Irwin Cotler  (born May 8, 1940) is a retired Canadian politician who was Member of Parliament for Mount Royal from 1999 to 2015. He served as the Minister of Justice and Attorney General of Canada from 2003 until the Liberal government of Paul Martin lost power following the 2006 federal election.  He was first elected to the House of Commons of Canada in a by-election in November 1999, winning 92% of votes cast.

Early life
The son of a lawyer, Cotler was born in Montreal, Quebec to a Jewish family.

Cotler received his B.A. (1961) and BCL (1964) degree from McGill University and was an editor of the McGill Law Journal. He then graduated from  Yale Law School with an LL.M.  For a short period, he worked with federal Minister of Justice John Turner. 

Cotler was a professor of law at McGill University and the director of its Human Rights Program from 1973 until his election as a Member of Parliament in 1999 for the Liberal Party of Canada. He has also been a visiting professor at Harvard Law School, a Woodrow Wilson Fellow at Yale Law School and is the recipient of eleven honorary doctorates.  He was appointed in 1992 as an Officer of the Order of Canada. He is a past president of the Canadian Jewish Congress. He received an honorary doctorate from McGill University on May 30, 2019, and gave the commencement address during the Faculty of Law's convocation ceremony.

Human rights activity
Cotler has served on the Standing Committee on Foreign Affairs and its sub-Committee on Human Rights and International Development, as well as on the Standing Committee on Justice and Human Rights. In 2000, he was appointed special advisor to the Minister of Foreign Affairs on the International Criminal Court.

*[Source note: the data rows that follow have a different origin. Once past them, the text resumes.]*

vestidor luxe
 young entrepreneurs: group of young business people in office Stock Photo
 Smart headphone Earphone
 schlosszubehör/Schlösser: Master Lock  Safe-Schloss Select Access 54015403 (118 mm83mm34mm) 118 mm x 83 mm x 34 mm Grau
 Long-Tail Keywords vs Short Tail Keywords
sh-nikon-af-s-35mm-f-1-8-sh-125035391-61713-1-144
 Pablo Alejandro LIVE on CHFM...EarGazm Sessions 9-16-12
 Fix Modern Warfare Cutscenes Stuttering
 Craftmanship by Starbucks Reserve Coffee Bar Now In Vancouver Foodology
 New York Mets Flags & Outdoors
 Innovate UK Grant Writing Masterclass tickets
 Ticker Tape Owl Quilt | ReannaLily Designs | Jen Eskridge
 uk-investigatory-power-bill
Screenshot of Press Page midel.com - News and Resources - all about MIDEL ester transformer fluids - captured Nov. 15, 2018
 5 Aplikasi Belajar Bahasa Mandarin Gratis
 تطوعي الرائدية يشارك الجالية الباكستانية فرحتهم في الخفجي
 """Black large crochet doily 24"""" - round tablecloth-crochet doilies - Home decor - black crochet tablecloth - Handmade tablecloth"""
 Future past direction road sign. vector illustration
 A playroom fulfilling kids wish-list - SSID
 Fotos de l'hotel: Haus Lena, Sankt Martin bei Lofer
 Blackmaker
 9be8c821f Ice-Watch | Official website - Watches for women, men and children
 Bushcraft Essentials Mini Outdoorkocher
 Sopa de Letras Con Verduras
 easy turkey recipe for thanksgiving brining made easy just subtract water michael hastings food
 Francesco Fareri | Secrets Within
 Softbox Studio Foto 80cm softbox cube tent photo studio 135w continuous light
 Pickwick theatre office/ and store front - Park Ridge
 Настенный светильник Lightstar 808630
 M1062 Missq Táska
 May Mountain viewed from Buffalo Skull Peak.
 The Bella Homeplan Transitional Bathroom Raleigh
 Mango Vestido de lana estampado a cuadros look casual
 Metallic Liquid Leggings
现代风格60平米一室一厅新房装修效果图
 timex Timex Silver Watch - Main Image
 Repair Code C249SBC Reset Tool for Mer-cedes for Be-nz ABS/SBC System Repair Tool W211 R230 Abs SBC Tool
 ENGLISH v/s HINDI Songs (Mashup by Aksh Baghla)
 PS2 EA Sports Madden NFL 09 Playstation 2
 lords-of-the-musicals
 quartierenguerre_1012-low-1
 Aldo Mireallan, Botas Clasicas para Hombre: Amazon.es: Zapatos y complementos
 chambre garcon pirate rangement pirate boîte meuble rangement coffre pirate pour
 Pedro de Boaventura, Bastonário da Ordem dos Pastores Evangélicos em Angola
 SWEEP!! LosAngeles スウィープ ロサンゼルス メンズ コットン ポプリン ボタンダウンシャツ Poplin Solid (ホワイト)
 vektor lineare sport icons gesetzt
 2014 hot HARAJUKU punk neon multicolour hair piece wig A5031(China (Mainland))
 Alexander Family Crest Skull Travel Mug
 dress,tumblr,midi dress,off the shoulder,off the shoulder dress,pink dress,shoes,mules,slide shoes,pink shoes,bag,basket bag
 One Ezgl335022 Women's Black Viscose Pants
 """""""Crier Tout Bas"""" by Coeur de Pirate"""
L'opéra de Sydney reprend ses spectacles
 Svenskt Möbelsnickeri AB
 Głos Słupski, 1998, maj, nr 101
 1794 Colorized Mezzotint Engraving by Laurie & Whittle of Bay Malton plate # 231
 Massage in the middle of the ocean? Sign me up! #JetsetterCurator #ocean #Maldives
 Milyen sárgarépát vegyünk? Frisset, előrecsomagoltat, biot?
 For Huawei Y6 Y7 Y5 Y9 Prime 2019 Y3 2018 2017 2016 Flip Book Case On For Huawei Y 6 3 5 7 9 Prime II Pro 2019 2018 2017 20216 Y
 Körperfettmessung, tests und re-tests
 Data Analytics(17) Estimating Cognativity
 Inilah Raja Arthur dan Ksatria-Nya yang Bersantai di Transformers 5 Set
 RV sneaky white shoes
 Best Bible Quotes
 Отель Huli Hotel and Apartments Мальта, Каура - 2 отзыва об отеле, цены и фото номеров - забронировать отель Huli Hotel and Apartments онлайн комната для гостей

As an international human rights lawyer, Cotler served as counsel to former prisoners of conscience Nelson Mandela in South Africa, Jacobo Timmerman in Latin America, Muchtar Pakpahan in Asia, as well as other well known political prisoners and dissidents. Cotler represented Natan Sharansky, who was imprisoned in the Soviet gulag for Jewish activism. After his release, Sharansky went on to become Israeli Deputy Prime Minister.

At the request of Nelson Mandela's South African legal team, Cotler took on the role of "Canadian counsel" to Mandela in 1981, participating in anti-apartheid activities in Canada and advocating on Mandela's behalf.

Saad Eddin Ibrahim, an Egyptian democracy activist imprisoned by the Egyptian government, was represented by Cotler and acquitted in 2003. He acted as counsel to Maher Arar during part of Arar's imprisonment and supported demands for a public inquiry. He has also defended both Palestinians and Israelis against their own governments, and participated in a minor role in the Camp David peace agreement between Israel and Egypt.

In 1986 he was chief counsel to the Canadian Jewish Congress at the Deschênes Commission of Inquiry on War Criminals.

In 2017, Cotler was asked to join a panel of independent international experts designated by Luis Almagro, the Secretary General of the Organization of American States, to determine whether there was reasonable ground to believe that crimes against humanity have been committed in Venezuela.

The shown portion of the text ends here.